Long before CAASE began working on the RISE Project, our agency has worked collaboratively with NCVLI to help advance victims’ rights in Illinois. Before CAASE even had a Legal department, our now-Executive Director collaborated with NCVLI frequently in her individual representation of crime victims. A particular standout from these early years of collaboration includes a case in which a judge had threatened to hold a survivor in contempt for refusing to watch a video of her assault as part of her testimony. NCVLI and Kaethe Morris Hoffer (CAASE’s now-Executive Director and then lead attorney in the case) collaborated overnight on a strategy for disrupting this very serious victims’ rights violation. NCVLI wrote an amazing brief that we were able to use successfully in conjunction with oral arguments to achieve success. NCVLI basically functioned as behind the scenes “TA magicians” in this case and in others since. This example is especially noteworthy, given that this case took place before we even had enforceable Victims’ Right to Review (VRR) in Illinois.
Tell us about a recent success/deliverable of your RISE Clinic.
In summer 2020, the Illinois RISE Clinic staff conducted a training at the Cook County State’s Attorney’s Office (CCSAO). CAASE trained the CCSAO’s Sexual Assault/Domestic Violence Division on victims’ rights and the types of cases to refer to CAASE and, in exchange, the CCSAO will host a training for CAASE in August on DNA. The training strengthened existing relationships between members of CAASE’s Legal team and Cook County Assistant State Attorneys (ASAs) and resulted in new connections with ASAs who followed up after the training to discuss the content and ways to collaborate. Trainings like this provide great opportunities to share information, build new relationships with prosecutors, and to build awareness of victims’ rights and what it looks like when victims have attorneys by their side.

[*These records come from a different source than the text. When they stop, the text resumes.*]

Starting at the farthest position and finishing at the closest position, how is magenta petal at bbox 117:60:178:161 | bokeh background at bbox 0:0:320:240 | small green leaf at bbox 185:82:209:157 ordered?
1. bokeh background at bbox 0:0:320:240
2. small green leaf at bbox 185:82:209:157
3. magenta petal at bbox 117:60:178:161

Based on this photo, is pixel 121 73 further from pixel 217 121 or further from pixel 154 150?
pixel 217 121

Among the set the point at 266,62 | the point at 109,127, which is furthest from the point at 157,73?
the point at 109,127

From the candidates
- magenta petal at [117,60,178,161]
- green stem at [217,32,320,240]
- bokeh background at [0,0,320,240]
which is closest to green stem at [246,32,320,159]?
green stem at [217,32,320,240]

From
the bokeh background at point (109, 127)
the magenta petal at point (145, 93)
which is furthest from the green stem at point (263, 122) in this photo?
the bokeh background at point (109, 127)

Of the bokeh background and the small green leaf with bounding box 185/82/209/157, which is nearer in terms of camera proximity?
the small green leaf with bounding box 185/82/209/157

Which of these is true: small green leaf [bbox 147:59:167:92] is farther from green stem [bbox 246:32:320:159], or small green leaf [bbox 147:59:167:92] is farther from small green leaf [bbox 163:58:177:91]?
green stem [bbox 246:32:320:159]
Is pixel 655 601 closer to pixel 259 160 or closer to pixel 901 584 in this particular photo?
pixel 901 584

What motivates you to do the work that you do with victims’ rights in your community?
The criminal justice system is one of the primary ways through which the United States expresses its values. Because there is a massive gap between the justice and attention that survivors of sexual harm get compared to what they deserve, including within the criminal justice system, it is imperative that victims of sex crimes be provided with legal representation. CAASE is dedicated to making justice real for survivors, whatever that looks like for them, by asserting their rights as victims of crime.
Why should other individuals, clinics, and/or organizations get involved with victims’ rights enforcement?

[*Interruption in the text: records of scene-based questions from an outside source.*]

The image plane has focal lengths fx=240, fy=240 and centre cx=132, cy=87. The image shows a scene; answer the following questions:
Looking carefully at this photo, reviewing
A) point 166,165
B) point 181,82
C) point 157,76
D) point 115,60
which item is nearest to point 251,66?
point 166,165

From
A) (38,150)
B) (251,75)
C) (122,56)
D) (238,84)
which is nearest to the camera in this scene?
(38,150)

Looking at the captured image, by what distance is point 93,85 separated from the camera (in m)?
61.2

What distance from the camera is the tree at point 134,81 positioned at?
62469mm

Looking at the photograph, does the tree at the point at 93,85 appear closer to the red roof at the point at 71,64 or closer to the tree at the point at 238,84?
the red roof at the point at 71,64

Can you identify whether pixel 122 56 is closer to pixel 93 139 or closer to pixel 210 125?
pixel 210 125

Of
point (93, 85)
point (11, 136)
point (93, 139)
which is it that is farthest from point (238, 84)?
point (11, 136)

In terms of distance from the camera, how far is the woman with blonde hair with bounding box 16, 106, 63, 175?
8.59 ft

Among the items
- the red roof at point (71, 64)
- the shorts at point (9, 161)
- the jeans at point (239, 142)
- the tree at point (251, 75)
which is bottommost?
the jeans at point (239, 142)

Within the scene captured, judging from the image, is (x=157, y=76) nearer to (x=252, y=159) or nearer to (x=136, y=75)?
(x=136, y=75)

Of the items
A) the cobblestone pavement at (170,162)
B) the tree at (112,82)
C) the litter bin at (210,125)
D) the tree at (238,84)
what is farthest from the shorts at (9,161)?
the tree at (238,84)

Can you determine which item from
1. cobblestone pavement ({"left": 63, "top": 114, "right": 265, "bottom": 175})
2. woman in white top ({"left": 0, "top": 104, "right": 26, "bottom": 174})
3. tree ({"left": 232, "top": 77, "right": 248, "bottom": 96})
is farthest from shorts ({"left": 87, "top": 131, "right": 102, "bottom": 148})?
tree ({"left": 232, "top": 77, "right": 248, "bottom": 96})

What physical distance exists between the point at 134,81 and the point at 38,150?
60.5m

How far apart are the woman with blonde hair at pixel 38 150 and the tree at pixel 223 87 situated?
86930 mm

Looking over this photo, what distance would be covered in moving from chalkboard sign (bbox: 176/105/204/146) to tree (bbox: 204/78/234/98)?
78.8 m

One of the primary ways our culture expresses its priorities and intentions around justice for victims of crime is through our criminal justice system. It is imperative that attorneys, clinics, and organizations nationwide advocate for sexually harmed people to ensure that the criminal justice system lives up to its obligation to take seriously the rights of sexually harmed people, especially those in most vulnerable communities.
What would you most like for the victims’ rights movement to accomplish in the next five years? How does your work to aid in that accomplishment?
CAASE would like for the victims’ rights movement to persuasively demonstrate that attending to victims’ rights and interests is an integral part of ensuring that we have a justice system that is fair, equitable and capable of fulfilling its purpose. People who are concerned with victims’ rights have many concerns in common with other critics of the criminal justice system status quo. We would like there to be a better merging of voices between criminal justice reform movements and other movements that are designed to empower and recognize the rights of crime victims.
Why should other individuals, clinics, and/or organizations partner with NCVLI?
NCVLI is simply the leading victims’ rights expert in our country! Their capacity to partner with individual attorneys, clinics and groups of attorneys is unparalleled, and their commitment to meeting lawyers where they are and helping them become even more powerful advocates than they’ve ever been before is unsurpassed.